Указав жезлом на Эдрика, чародей произнёс короткое, но мощное парализующее заклинание. Из хрустальной сферы вылетели светящиеся лиловые линии, складываясь в воздухе в подобие полупризрачной сети… Но до Эдрика они не долетели — что-то вмешалось в действие заклятья. Линии спутались, смятая сеть замерла на середине пути. Подняв взгляд, Хаздор увидел второго беглеца — он уже не прятался за деревом, а стоял, полузакрыв глаза, вытянув вперёд левую руку. Секундой позже Льюис сделал кистью вращательное движение, и сеть, закручиваясь в том же направлении, растаяла в воздухе.
Взмахнув жезлом, Хаздор выкрикнул три коротких слова, призывая к себе Огонь, Смерть и Свет. Их мощи достало бы с избытом, чтобы испепелить, уничтожить чёрного мага. Но воспользоваться призванной силой он не успел. Он ещё не закончил говорить, как Льюис уже начал произносить собственное заклятье, содержавшее в себе те же три колдовских слова, но вывернутые наоборот. Заклятье, которое плёл Хаздор, начало разрушаться за долю секунды до того, как он спустил Стихии с цепи. Оковы распались, совершенный порядок рухнул, Стихии вернулись в те колдовские царства, из которых они были призваны. «Его колдовство — такое же, как у скайферов, — подумал Хаздор. — Оно разъедает мои заклятия…»
— Стреляйте в колдуна! — заревел комендант Агимора, указуя на человека рядом с деревом.
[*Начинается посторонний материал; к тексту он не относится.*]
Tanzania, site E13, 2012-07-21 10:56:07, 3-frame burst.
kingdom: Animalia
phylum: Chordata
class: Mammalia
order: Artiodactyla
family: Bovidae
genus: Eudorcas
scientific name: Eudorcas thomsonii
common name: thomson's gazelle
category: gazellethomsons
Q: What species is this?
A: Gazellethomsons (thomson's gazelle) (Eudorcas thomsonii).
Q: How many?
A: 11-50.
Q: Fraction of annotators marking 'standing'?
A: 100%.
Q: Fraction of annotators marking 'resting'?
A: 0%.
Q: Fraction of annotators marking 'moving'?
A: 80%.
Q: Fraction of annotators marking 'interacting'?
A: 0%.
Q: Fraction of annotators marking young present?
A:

Но лучники не успели выполнить его приказ — смерч из движений, выпадов, блоков, в который превратился Эдрик, был уже здесь. Эдрик двигался столь быстро, что, казалось, расплывался в воздухе, пехотинцы падали под ударами копья как деревянные солдатики. Пространство позади Мардельта было усеяно искалеченными людьми. Теперь он взялся за лучников. Кто-то прянул в сторону, кто-то не успел — и упал в грязь перед копытами лошади Хаздора. Два или три лучника выстрелили, но в колдуна не попали: пехотинцы, которые, как мячики, отлетали от одного-единственного, почти невооружённого человека, слишком уж действовали им на нервы. Хаздор Киправельт вымолвил Слово Смерти, обратив его к человеку, который менее чем за четверть минуты искалечил полсотни обученных солдат… и сейчас добивал последних из них. Когда Хаздор уже отпустил заклятье, что-то будто толкнуло его, заставило повернуть голову ко второму. Заметив усмешку на губах Льюиса, он понял какую глупость совершил. Слишком поздно. Структура последнего заклятия, как и двух предыдущих, была нарушена, но на этот раз сила не растаяла, не ушла туда, откуда её призвали. Смерть, вызванная Хаздором, как бешеный зверь, вцепилась в него самого. Он закричал и продолжал кричать всё время, пока Слово Смерти разрывало чародея на части, алчно обгладывая его собственную жизненную сущность.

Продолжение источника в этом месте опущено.